(DATA PROVIDED)

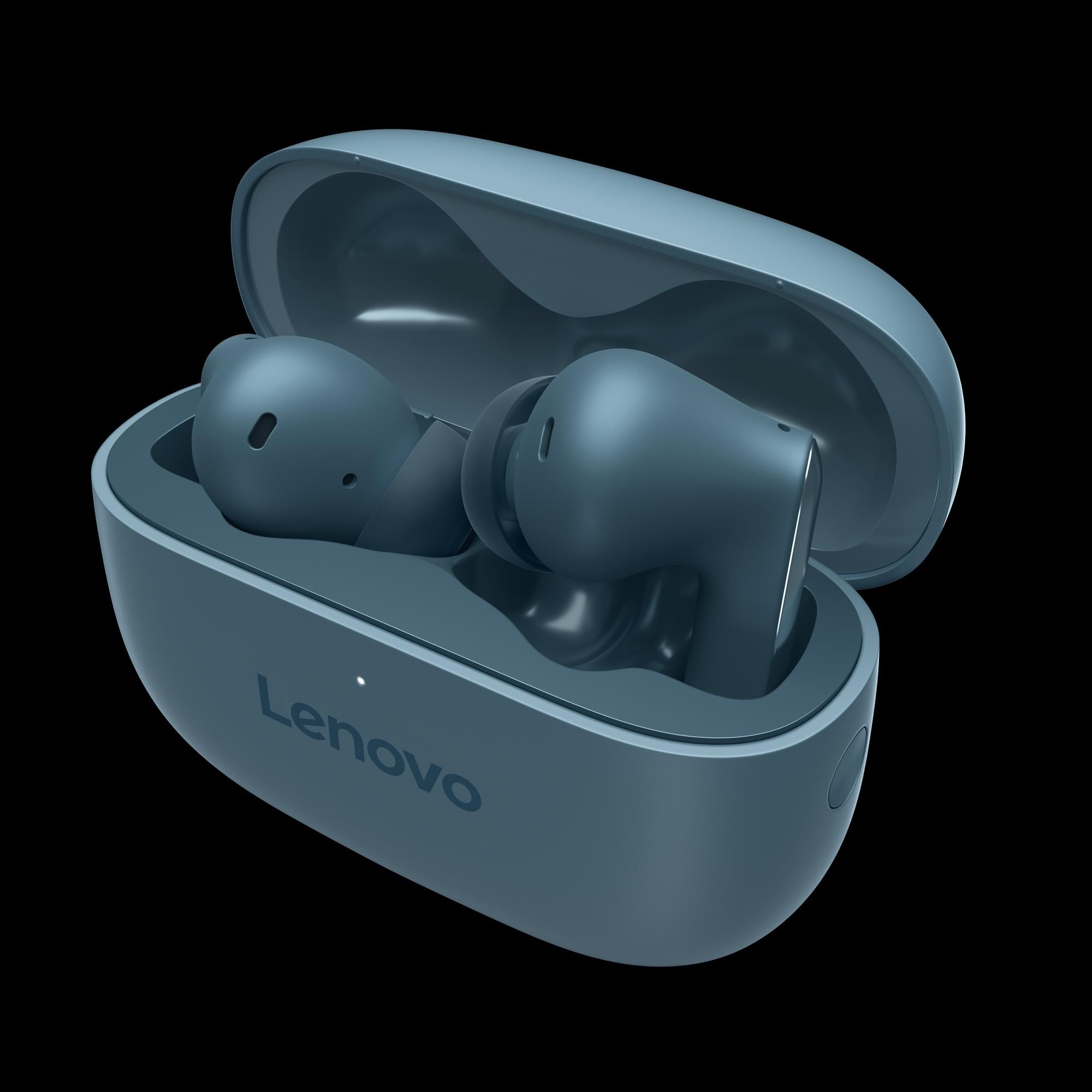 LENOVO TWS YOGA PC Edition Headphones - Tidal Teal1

(End DATA PROVIDED)
(DATA PROVIDED)

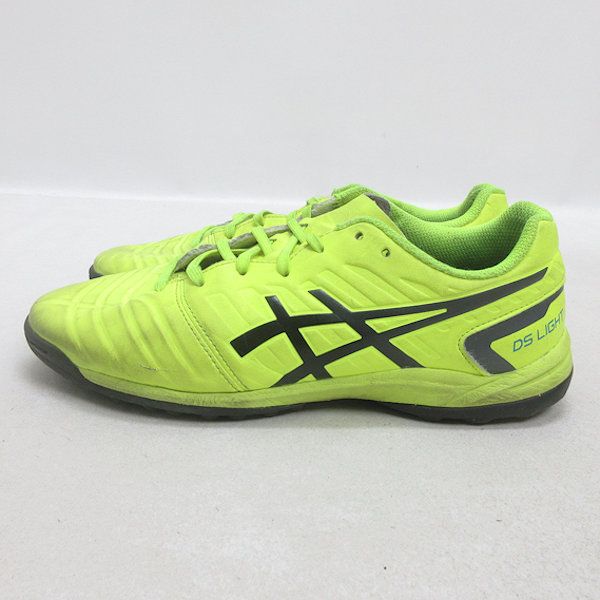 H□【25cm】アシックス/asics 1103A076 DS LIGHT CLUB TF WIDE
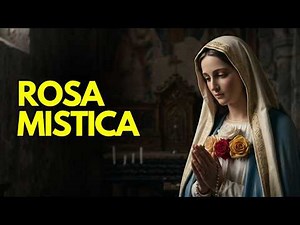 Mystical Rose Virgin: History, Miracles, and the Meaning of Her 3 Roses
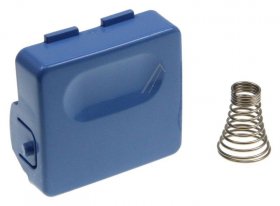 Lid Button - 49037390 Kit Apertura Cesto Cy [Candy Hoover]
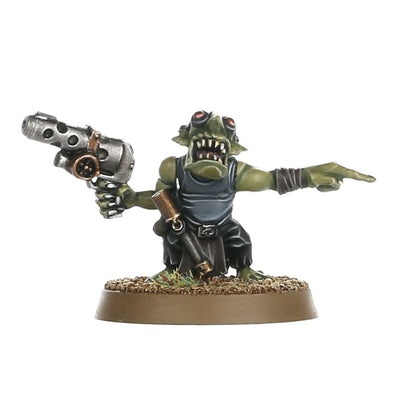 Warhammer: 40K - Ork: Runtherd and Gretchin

(End DATA PROVIDED)

● REQUIREMENT
Copy the rows from the line with "H□【25cm】アシックス/asics 1103A076 DS" to the line with "Warhammer: 40K - Ork: Runtherd and Gretchin", swapping "Lid Button" for "Lid Switch" and keeping everything else the same. Leave out the pictures.

● TASK RESPONSE
 H□【25cm】アシックス/asics 1103A076 DS LIGHT CLUB TF WIDE
 Mystical Rose Virgin: History, Miracles, and the Meaning of Her 3 Roses
 Lid Switch - 49037390 Kit Apertura Cesto Cy [Candy Hoover]
 Warhammer: 40K - Ork: Runtherd and Gretchin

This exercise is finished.